Mit "was mich stört das so viele das Problem haben" meinte ich jetzt das ich mich etwas weigere zu glauben das ein defektes Board vorliegt.

Ist hinten alles eingesteckt kommt das System beim hochfahren in 4 von 5 Startvorgängen nur bis zum beschriebenen "99" und hängt.

Ist nur Tastatur drin geht es in 4/5 das es direkt startet. Ohne Tastatur aber mit allem anderen ist es das gleiche wie wenn alles eingesteckt ist.

Kenne mich mit Bios Einstellungen nicht sooo detailiert aus. Wenn ich das nächste mal an der Kiste bin poste ich Bilder davon.

Mit im Bios ändern meine ich nachdem ich resettet habe. Aber an den IO Einstellungen (weiß gar nicht ob das Board das hat) und den USB Einstellungen war ich noch gar nicht dran.


----------



## Cleriker (10. Januar 2017)

*AW: MSI 970A SLI Krait Edition Code 99?*

Ja, mach das ruhig. Einfach Screenshots von allem was mit USB zu tun hat. Dann schauen wir mal drüber. 

Gesendet von meinem HTC 10 mit Tapatalk


----------



## orca113 (10. Januar 2017)

*AW: MSI 970A SLI Krait Edition Code 99?*

Ok. werde ich heute Abend machen. Da habe ich Zeit


----------



## MSIToWi (10. Januar 2017)

*AW: MSI 970A SLI Krait Edition Code 99?*

Hast Du mal die RAMs mit Memtest getestet?
Wenn nicht, dann mal jeden Riegel einzeln testen.

Interessant wäre auch ein Test ausserhalb des Gehäuses.


----------



## orca113 (10. Januar 2017)

*AW: MSI 970A SLI Krait Edition Code 99?*

Die Rams habe ich getestet aber nicht außerhalb des Gehäuses.
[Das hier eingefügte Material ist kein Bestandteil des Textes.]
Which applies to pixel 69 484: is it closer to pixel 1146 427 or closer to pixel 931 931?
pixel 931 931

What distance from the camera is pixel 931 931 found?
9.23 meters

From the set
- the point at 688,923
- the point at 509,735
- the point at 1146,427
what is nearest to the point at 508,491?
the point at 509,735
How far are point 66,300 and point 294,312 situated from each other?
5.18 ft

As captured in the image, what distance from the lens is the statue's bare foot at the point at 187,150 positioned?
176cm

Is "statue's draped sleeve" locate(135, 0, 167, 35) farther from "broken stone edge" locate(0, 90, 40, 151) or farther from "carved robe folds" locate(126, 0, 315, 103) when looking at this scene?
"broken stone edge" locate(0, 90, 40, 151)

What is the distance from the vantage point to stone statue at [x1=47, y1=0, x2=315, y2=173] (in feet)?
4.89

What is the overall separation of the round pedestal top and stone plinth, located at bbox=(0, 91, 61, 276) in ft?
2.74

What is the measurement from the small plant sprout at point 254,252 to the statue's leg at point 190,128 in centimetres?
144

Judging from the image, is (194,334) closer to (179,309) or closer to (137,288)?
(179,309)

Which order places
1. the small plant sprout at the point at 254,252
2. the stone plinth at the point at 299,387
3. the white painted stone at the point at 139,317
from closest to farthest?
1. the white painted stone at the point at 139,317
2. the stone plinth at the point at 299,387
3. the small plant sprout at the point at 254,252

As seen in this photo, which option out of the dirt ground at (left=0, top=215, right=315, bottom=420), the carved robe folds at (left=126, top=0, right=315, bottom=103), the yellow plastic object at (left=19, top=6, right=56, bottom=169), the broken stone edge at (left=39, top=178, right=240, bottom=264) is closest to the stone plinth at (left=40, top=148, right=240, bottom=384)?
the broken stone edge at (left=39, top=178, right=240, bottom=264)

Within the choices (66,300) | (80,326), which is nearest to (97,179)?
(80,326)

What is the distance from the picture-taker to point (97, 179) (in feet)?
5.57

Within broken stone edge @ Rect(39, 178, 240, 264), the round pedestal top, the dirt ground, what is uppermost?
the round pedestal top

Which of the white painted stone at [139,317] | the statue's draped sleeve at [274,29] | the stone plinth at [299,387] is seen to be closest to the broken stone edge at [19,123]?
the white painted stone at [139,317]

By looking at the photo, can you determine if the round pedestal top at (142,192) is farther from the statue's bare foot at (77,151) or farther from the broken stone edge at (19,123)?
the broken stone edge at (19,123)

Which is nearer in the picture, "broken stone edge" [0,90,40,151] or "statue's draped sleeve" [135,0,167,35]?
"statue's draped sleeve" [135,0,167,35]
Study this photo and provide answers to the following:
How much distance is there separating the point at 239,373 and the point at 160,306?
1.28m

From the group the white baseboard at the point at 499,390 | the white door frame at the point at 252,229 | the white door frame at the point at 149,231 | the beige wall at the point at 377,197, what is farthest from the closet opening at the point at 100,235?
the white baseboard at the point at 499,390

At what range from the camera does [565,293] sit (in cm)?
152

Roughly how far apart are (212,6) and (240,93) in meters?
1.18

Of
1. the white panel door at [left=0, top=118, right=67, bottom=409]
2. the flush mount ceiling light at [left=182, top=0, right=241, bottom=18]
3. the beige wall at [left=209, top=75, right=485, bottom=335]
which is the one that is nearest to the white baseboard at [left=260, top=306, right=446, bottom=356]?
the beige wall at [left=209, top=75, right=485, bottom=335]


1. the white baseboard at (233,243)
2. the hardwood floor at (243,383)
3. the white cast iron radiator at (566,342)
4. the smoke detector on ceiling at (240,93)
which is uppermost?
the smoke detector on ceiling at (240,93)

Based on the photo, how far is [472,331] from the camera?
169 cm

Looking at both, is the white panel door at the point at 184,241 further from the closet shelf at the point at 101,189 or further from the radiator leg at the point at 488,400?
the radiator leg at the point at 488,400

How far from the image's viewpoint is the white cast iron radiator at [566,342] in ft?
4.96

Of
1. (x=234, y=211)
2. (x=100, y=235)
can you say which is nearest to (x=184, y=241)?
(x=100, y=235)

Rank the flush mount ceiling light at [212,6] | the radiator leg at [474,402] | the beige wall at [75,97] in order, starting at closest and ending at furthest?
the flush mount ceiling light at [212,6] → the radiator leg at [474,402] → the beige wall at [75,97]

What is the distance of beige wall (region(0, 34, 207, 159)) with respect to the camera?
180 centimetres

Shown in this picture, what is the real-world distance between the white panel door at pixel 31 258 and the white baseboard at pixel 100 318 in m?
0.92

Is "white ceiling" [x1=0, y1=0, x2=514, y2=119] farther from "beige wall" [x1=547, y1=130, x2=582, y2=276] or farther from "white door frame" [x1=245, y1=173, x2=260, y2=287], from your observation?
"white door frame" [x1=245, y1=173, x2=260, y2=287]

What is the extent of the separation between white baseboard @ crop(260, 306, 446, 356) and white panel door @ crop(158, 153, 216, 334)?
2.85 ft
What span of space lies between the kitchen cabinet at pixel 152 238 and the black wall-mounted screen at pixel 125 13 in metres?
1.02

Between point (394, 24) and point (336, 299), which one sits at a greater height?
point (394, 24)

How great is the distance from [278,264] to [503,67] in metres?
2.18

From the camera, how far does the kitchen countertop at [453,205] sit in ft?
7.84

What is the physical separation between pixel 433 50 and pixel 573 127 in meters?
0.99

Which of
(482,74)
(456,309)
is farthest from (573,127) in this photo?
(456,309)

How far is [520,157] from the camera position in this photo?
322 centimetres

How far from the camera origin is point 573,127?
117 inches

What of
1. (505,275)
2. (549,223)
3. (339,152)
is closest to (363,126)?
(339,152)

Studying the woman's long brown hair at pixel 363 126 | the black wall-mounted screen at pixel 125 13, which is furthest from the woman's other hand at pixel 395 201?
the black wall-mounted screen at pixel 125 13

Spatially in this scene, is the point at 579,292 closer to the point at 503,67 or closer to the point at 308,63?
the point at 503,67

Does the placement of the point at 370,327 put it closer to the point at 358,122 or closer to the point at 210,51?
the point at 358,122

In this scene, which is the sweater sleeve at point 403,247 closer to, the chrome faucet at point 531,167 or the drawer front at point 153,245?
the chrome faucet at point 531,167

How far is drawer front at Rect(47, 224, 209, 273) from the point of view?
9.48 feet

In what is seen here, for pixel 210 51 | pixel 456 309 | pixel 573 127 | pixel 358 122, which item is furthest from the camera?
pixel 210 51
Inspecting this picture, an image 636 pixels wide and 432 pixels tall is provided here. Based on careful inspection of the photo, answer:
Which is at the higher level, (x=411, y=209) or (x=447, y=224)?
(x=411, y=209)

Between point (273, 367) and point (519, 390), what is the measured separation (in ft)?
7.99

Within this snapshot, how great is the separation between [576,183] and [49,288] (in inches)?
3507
Habe wie oben erwähnt auch mal Ram von meinem Cousin geliehen und mit denen versucht. 

Screen vom Bios kann ich doch eigentlich nur mit einer Kamera/Handy machen oder gab es da einen Button für?


----------



## MSIToWi (10. Januar 2017)

*AW: MSI 970A SLI Krait Edition Code 99?*

Eine Screenshot Funktion gibt es beim BIOS dieses Mainboards nicht.
Hier bitte mit Kamera arbeiten.


----------



## orca113 (10. Januar 2017)

*AW: MSI 970A SLI Krait Edition Code 99?*

Ok hier mal von den IO Optionen und den USB:



			Dieser Inhalt steht nur eingeloggten Mitgliedern zur Verfügung.
        





			Dieser Inhalt steht nur eingeloggten Mitgliedern zur Verfügung.


----------



## MSIToWi (11. Januar 2017)

*AW: MSI 970A SLI Krait Edition Code 99?*

Versuchs mal zum Test mit nur 2 RAM Riegeln. Beobachte mal, ob sich dann am Verhalten etwas ändert.


----------



## orca113 (12. Januar 2017)

*AW: MSI 970A SLI Krait Edition Code 99?*

Ok also nur zwei Riegel haben den selben Effekt gebracht. Also keine Besserung.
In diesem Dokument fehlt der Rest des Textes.